Re: Density Range & Pt/Pd (was: HP5+ for alternative processes)

From: [email protected]
Date: 04/03/04-08:03:24 PM Z
Message-id: <>


I think imagesetter negatives can make good prints and they are foolproof
since they are actually screen printings—the image is tone simulated with tiny
black dots.

I do think you might want to re-visit other forms of digital negatives
though. They do function more like traditional negatives and the density you require
in your note below (log 2.2) is easily achieved.

If you have in-camera negatives that are large enough, then no reason to go
digital unless there is some major change you wish to make in the image.

Mark Nelson
AKA Dancing Digits

In a message dated 4/3/04 2:45:20 PM, writes:

> In a message dated 03/04/2004 20:02:40 GMT Standard Time,
> writes:
> Terry,
> A few other questions, if you don't mind.
> 1.  With your ratio of 1:4 Platinum to Palladium, are you then mixing that
> 1:1 with Ferric Oxalate?
> 2.  Are you using any restrainer?
> 3.  What developer are you using?
> 4.  Are you using digital negatives, either imagesetter or inkjet?  Or,
> "traditional" negatives?  I am assuming "traditional" negatives since you
> mentioned you are achieving a base plus fog of .015. Which film?  HP4?  I would be
> interested in knowing the densitometer you are using that accurately down to
> .015—most of them that I have seen measure no more than log  .01 and even at
> that, there is a margin of error of plus or minus .01 or .02 log density.
> 5.  Have you tried digital negatives with this "mix"?  Results?
> 6.  What would you say is the "look" or qualities of the prints that you are
> achieving that seems to set them apart from other Pt/Pd prints?
> Mark Nelson
> PS:  I noticed Cyanotype "Rey" —  Since Rey means King in Spanish, I assume
> there is a modest connection between you and the process ;)
> Mark
> Taking your questions in turn :
> 1.Yes.
> 2. No.
> 3. Potassium oxalate at room temperature.
> 4. Both image setter and continuous tone negatives. I do not use ink jet
> negatives for platinum as I believe that the technology has not caught up yet
> .But I do use paper ink jet negatives for gum. The continuous tone negatives
> are FP4 developed in amidol or PQ. I use an Agfa densitometer that was intended
> for the professional printing industry before digital took over. As a
> professional instrument, it needed to be accurate. It gives a reading of 0.015 and
> one can tell the difference in the film, from when the reading is 0.15.

## Excerpted records
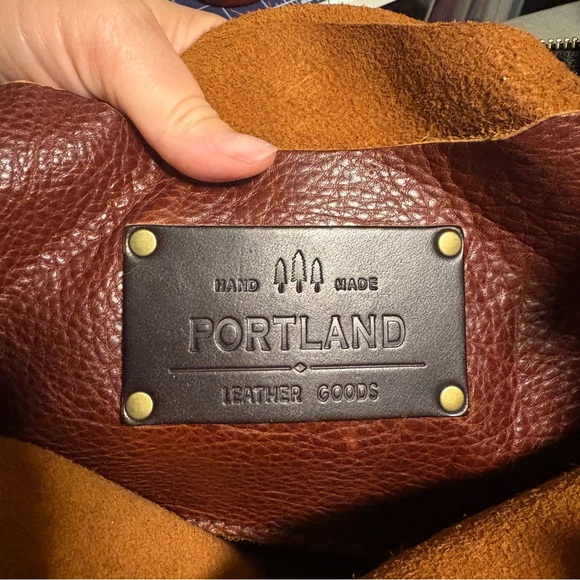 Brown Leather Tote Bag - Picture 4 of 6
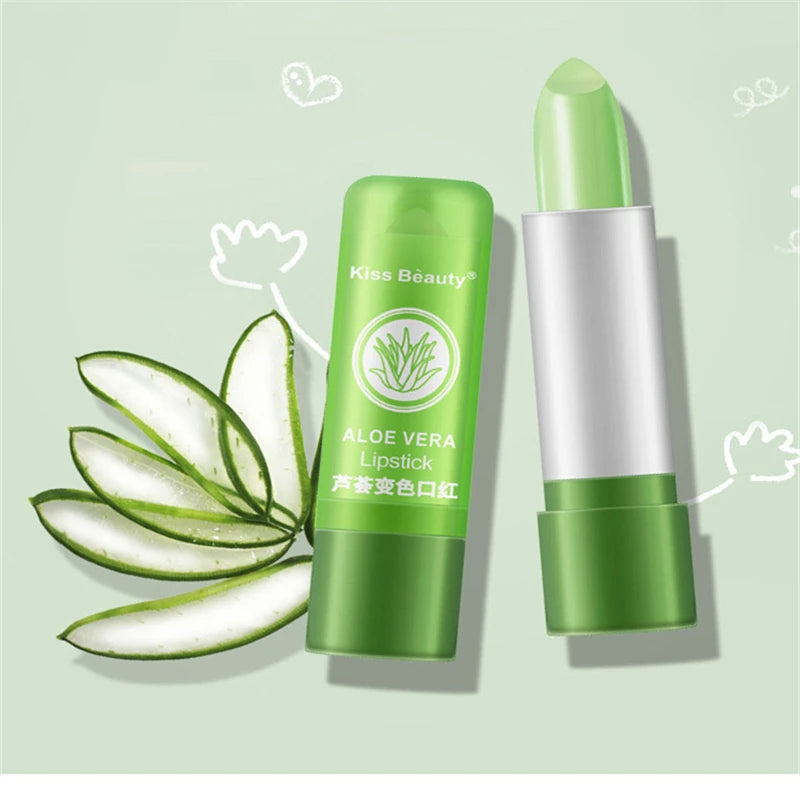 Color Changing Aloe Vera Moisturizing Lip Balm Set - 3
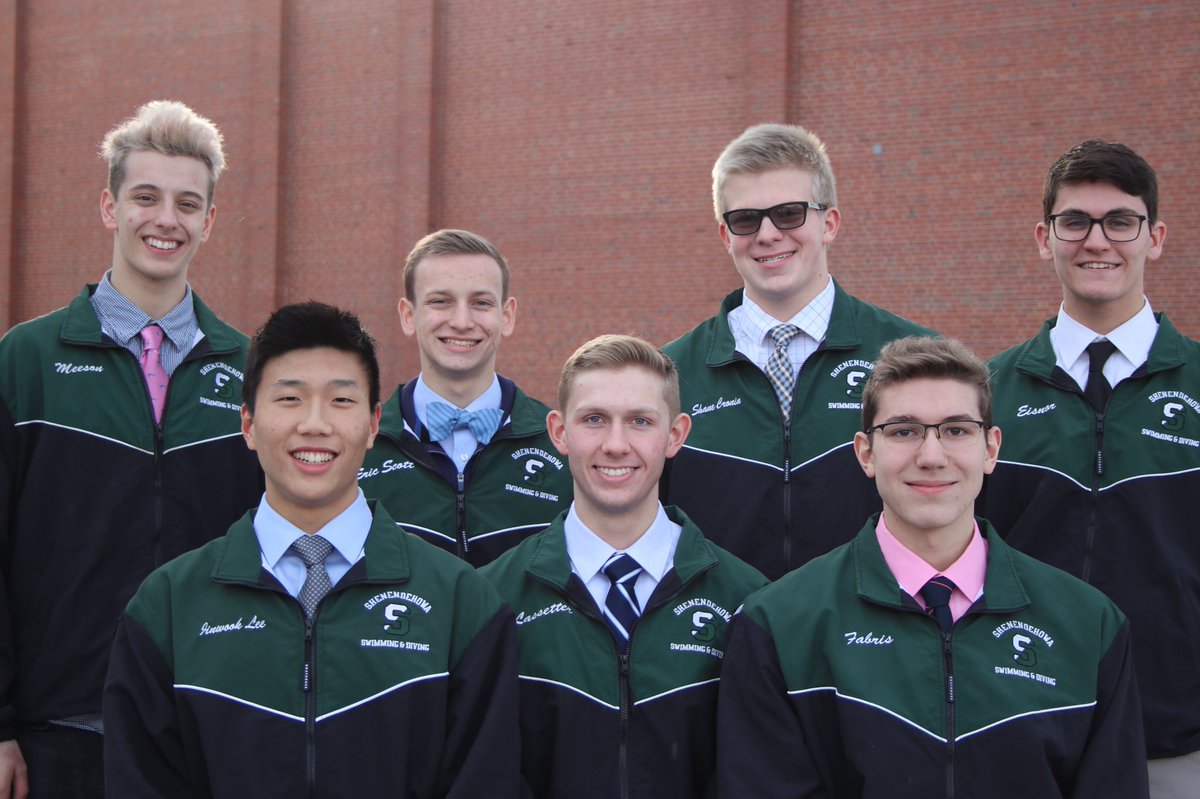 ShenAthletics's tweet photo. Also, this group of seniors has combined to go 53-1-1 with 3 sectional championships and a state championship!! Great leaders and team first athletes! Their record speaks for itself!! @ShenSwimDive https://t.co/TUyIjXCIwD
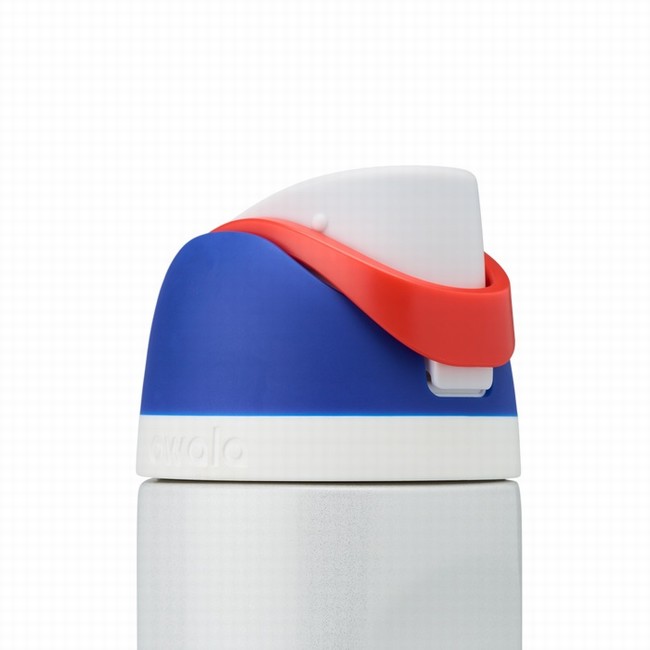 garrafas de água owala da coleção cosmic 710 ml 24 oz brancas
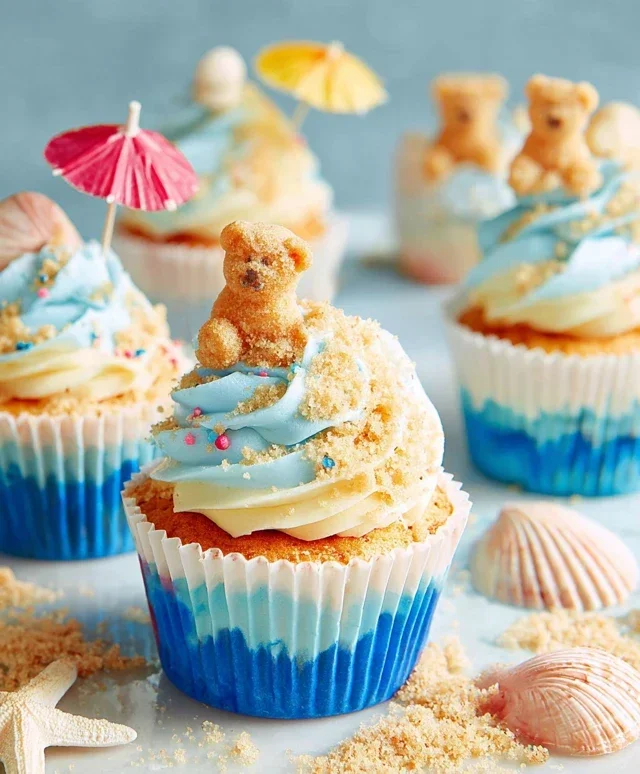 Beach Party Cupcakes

## Assigned task
Repeat word for word the part of the platinum printing message that runs from "Re: Density Range" up to and including "is easily achieved.". The listing bears no relation to the platinum printing message.

## Solution to the problem
Re: Density Range & Pt/Pd (was: HP5+ for alternative processes)

From: [email protected]
Date: 04/03/04-08:03:24 PM Z
Message-id: <>


I think imagesetter negatives can make good prints and they are foolproof
since they are actually screen printings—the image is tone simulated with tiny
black dots.

I do think you might want to re-visit other forms of digital negatives
though. They do function more like traditional negatives and the density you require
in your note below (log 2.2) is easily achieved.